■ Exercise:
Answer these questions using the forum thread on filling missing milk production data below.
(a) What is the name of the CSV file that the posted code reads?
(b) What does the ffill method return when it is called on a dataframe?
(c) Which method does one poster suggest finishing with to get a statistical overview of the filled table?

■ Excerpt to read:
This was a nice challenge. Made me read up on a few docs.

My solution:

monthly_milk_median = df['Monthly milk production: pounds per cow'].median()
print("Monthly Milk Produciton Median: " + str(monthly_milk_median))

df['Monthly milk production: pounds per cow'] = df['Monthly milk production: pounds per cow'].fillna(value = monthly_milk_median)
df['Number of Cows'] = df['Number of Cows'].fillna(method = 'ffill')

df.isnull().sum(axis = 0) # check to make sure the fills worked

print("The average monthly milk production is " + str(df['Monthly milk production: pounds per cow'].mean()) + " pounds per cow.")
print("The stdev for monthly milk production is " + str(df['Monthly milk production: pounds per cow'].std()) + " pounds per cow.")
print("The avg number of cows used is " + str(df['Number of Cows'].mean()) + " pounds per cow.")
1 Like

After much trial and error to get the gist of everything here’s where I’m at.

Spoilers Ahead!

Summary
import pandas as pd

df = pd.read_csv('milk_2.csv')

milk = "Monthly milk production: pounds per cow"

median_milk = df[milk].median()
df[milk] = df[milk].fillna(value = median_milk)

df['Number of Cows'] = df['Number of Cows'].ffill(axis = 0)

print("Q1: The Average monthly milk prod is {}".format(round(df[milk].mean(), 4)))
print("Q2: The standard diviation for monthly milk prod is {}".format(round(df[milk].std(), 4)))
print("Q3: the average number of cows is {}".format(round(df['Number of Cows'].mean(), 4)))

when you call the ffill method on a dataframe, the method returns a copy. When you pass the “True” parameter into inplace, it will modify the dataframe. You could also have alternatively used the fillna() dataframe method with “ffill” (as a string) passed as a parameter for “method”

Many dataframe methods end up returning a copy, so you can either write over the original dataframe like so
df = df.method()
or use the “inplace” parameter like so
df.method(inplace = True)

2 Likes

Clean and simple. Follow the code in the challenge set up and finish with df.describe()
to have a clean stat overview of the filled in table.

Wasn’t so hard today.

    import pandas as pd
df = pd.read_csv('milk_2.csv')
mean_number = df['Monthly milk production: pounds per cow'].median()
df['Monthly milk production: pounds per cow'] = df['Monthly milk production: pounds per cow'].fillna(value = mean_number)
df['Number of Cows'] = df['Number of Cows'].fillna(method= 'ffill')

■ Information provided:
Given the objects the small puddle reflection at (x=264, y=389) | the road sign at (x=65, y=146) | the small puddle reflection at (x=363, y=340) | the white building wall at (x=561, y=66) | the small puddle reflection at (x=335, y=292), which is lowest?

■ Exercise result:
(a) milk_2.csv
(b) A copy
(c) df.describe()